▶ [Text under study]
And I am a lifelong Oprah fan so getting to see her up close -- and she looked radiant that day with her jewels blinging as a billionaire's should -- was a real treat for both of us. So I get Oprahmania. Truly I do.

What I will never be able to understand is the Oprah's Favorite Things show and the insane hysteria it provokes -- in men, women, black, white, gay and straight alike. Is it just an American thing? To want more and more and more? And to feel you deserve to get it for free? Is it because the pricey gifts come courtesy of Oprah who has, in her twenty five years of prominence, risen to the level of a deity? Is it a mob mentality that makes everyone react that way? Is it that they've seen all the previous shows and they know they are expected to shout and shimmy and catch the Holy Ghost so at this point it's like a gag reflex? Is it because they know they're on TV so they feel the need to perform? Is it all of the above?

I don't (really) get it.

▶ [Information given]
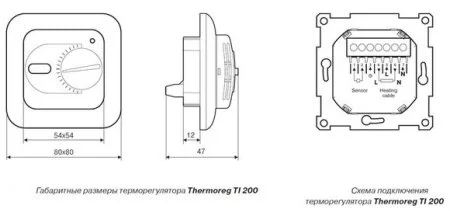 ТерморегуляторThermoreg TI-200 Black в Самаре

...

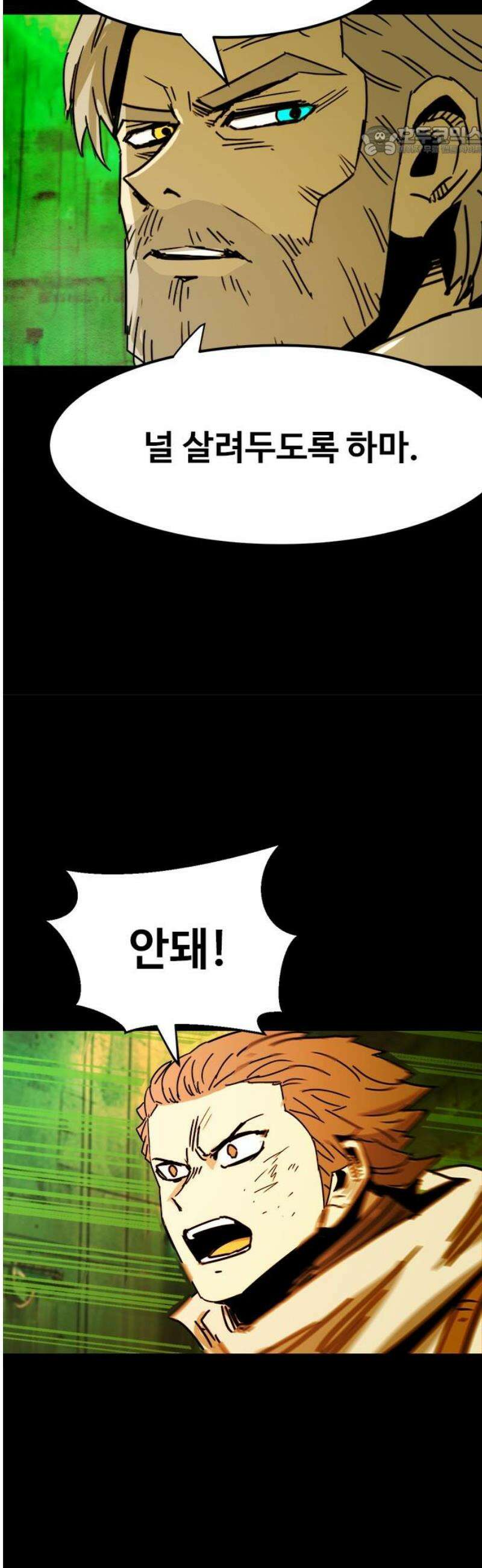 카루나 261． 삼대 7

▶ [What you will do]
**a)** Quote the piece on Oprah's Favorite Things show word for word. Begin at the words "And I am a lifelong" and stop after "Truly I do.".
**b)** Write what comes next in the piece on Oprah's Favorite Things show, picking up right after its final line.

▶ [Expected outputs]
**a)**
And I am a lifelong Oprah fan so getting to see her up close -- and she looked radiant that day with her jewels blinging as a billionaire's should -- was a real treat for both of us. So I get Oprahmania. Truly I do.

**b)**
And I've been told that the people in the audience were teachers, volunteers, public servants -- the givers of our society -- and this was their chance to receive. I still don't get it. If Oprah was paying off my mortgage or my student loan then yes, I would catch the Holy Ghost. I would dance jig. I would sing an old Negro spiritual. On TV. But a copy of Jay-Z's "Decoded"? An 18-piece candle set? A Nikon camera? Some Tory Burch flats? These are just things. Nice things. Even nicer when free. But a cause for hysterics? Don't get it. And I loves me some Tory Burch!

I think part of it is that, as I've gotten older, I want less, not more. I have ADD tendencies so I'm always trying to stave off clutter. As a result, when people give me things I did not ask for I take it as an act of aggression. So that's part of it.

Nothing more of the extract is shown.